● **指示 1**:
電波透過カバーの文章を読んで、次の問いに答えてください。
(a) 図2Bは、何倍のTEM画像ですか。
(b) 電波透過層として、何が形成されていますか。
(c) 接着層は、どことどこの間に設けられていますか。
● **指示 2**:
電波透過カバーの文章を、最後の文の後から続けて書いてください。

● **元の文章**:
図2Aは、実施例12のフィルム2の断面のTEM画像(10万倍)を示し、
図2Bは、実施例12のフィルム2の断面のTEM画像(20万倍)を示す。
【発明を実施するための形態】
【0012】
以下、本発明の好ましい実施形態について詳細に説明する。
【0013】
本発明は、電波透過カバーに関する。本発明の電波透過カバーは、樹脂基材と、表出部となる透明フィルム層と、樹脂基材と透明フィルム層との間に設けられた透明イオン交換樹脂層と、樹脂基材と透明イオン交換樹脂層との間に設けられた接着層とを備え、透明イオン交換樹脂層の樹脂基材側表面に、電波透過層としてAg粒子の不連続膜が形成されている。
【0014】
図1に、本発明の一実施形態の電波透過カバーの断面模式図を示す。

● **データ一覧**:

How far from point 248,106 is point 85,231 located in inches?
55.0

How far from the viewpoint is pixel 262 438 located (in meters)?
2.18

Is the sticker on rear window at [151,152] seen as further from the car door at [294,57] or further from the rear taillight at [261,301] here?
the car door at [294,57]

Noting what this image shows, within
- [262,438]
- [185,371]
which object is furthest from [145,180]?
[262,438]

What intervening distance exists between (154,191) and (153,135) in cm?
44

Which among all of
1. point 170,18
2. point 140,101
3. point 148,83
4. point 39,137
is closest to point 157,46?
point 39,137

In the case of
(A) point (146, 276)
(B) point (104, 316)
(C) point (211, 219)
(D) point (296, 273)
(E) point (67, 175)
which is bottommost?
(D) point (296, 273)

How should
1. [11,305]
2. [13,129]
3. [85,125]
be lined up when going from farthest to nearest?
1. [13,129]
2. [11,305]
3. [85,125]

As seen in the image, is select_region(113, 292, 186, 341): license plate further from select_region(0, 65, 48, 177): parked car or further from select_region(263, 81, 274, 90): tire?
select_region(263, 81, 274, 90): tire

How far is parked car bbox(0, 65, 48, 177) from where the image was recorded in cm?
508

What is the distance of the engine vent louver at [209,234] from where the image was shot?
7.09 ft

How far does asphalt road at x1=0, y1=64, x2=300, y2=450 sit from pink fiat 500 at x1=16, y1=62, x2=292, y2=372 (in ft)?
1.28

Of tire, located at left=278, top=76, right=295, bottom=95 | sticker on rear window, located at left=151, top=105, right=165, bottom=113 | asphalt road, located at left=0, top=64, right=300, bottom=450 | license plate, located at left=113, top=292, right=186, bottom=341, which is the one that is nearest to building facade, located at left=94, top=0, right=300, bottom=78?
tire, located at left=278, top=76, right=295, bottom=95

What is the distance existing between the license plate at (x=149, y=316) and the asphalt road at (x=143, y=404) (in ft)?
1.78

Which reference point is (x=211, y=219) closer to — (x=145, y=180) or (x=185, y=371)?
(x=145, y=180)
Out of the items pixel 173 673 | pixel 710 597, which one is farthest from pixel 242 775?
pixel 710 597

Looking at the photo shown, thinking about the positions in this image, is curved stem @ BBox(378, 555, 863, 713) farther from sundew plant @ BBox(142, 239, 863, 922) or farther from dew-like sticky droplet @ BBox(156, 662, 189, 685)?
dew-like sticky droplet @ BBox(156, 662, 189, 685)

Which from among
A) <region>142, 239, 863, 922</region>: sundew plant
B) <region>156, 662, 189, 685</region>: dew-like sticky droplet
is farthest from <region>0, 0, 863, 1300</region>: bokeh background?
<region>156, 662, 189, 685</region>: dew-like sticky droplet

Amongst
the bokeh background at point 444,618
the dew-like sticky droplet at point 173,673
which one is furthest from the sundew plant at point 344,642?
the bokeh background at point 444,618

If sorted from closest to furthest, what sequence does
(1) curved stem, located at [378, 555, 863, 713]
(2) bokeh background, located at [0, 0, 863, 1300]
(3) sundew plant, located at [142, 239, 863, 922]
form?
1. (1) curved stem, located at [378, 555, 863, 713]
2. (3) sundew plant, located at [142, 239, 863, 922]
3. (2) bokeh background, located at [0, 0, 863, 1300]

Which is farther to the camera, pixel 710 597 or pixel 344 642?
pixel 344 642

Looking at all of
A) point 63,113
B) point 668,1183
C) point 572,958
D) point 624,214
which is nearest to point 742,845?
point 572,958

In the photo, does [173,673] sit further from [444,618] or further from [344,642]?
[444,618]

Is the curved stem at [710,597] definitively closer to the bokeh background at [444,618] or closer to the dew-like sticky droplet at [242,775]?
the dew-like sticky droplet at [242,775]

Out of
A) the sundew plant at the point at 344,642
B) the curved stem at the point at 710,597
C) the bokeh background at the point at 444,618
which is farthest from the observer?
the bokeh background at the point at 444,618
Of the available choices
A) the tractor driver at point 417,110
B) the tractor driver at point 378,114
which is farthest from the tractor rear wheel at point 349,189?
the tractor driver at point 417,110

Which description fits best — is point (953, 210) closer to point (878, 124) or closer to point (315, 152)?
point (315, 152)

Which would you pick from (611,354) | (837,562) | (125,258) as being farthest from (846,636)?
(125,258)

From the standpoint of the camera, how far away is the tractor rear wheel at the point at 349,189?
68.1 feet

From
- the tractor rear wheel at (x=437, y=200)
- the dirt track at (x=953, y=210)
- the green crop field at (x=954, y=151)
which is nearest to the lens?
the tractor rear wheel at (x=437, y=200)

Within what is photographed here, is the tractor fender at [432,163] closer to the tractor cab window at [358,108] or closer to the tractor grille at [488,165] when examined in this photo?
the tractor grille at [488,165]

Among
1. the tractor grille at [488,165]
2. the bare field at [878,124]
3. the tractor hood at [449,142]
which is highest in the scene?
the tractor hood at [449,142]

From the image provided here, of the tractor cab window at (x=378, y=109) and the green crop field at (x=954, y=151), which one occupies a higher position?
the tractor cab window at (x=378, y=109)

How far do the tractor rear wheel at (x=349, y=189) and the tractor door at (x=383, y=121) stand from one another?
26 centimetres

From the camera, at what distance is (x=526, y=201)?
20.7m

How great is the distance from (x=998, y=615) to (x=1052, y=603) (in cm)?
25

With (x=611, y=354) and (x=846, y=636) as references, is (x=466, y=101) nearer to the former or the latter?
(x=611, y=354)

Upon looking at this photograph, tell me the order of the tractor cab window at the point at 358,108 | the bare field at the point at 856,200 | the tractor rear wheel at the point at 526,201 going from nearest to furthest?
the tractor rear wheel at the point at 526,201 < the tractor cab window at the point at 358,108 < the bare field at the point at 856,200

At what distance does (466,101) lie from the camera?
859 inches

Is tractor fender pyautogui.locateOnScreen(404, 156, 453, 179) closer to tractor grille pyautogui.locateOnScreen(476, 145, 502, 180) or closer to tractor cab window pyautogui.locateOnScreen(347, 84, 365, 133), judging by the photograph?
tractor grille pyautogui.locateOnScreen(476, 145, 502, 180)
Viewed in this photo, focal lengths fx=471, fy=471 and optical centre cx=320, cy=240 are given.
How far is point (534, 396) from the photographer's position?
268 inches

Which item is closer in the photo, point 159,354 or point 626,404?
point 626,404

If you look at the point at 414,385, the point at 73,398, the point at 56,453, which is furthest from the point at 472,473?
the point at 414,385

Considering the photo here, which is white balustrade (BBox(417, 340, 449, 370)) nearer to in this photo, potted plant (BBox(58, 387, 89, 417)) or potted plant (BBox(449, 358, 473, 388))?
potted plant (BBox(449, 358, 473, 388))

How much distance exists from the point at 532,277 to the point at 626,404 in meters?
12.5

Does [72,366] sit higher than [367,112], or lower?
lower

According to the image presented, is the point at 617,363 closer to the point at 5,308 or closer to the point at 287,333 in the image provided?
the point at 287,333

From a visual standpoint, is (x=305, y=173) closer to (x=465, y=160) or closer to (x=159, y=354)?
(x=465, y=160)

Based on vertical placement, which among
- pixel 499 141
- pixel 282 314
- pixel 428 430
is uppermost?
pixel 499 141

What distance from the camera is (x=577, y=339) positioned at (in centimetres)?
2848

● **最終結果 1**:
(a) 20万倍
(b) Ag粒子の不連続膜
(c) 樹脂基材と透明イオン交換樹脂層の間

● **最終結果 2**:
図1に示されるように、電波透過カバー10は、樹脂基材1と、表出部となる透明フィルム層2と、樹脂基材1と透明フィルム層2との間に設けられた透明イオン交換樹脂層3と、樹脂基材1と透明イオン交換樹脂層3との間に設けられた接着層4とを備え、透明イオン交換樹脂層3の樹脂基材1側表面にAg粒子の不連続膜5が形成されている。すなわち、電波透過カバー10は、樹脂基材1と、接着層4と、Ag粒子の不連続膜5と、透明イオン交換樹脂層3と、透明フィルム層2がこの順に積層された構造を有する。電波透過カバー10において、樹脂基材1と透明イオン交換樹脂層3は接着層4を介して貼り合わされている。
【0015】
樹脂基材は、好ましくは透明である。樹脂基材としては、特に限定されずに、例えば、ポリエチレンテレフタレート、ポリカーボネート、ポリメチルメタクリレート及びアクリル等が挙げられ、ポリカーボネートが好ましい。
【0016】
樹脂基材の厚さは、通常0.1mm~10mmであり、好ましくは0.3mm~7.5mmである。
【0017】
透明フィルム層を構成する透明フィルムとしては、特に限定されずに、例えば、ポリエチレンテレフタレート、ポリカーボネート、ポリメチルメタクリレート及びアクリル等が挙げられ、ポリカーボネートが好ましい。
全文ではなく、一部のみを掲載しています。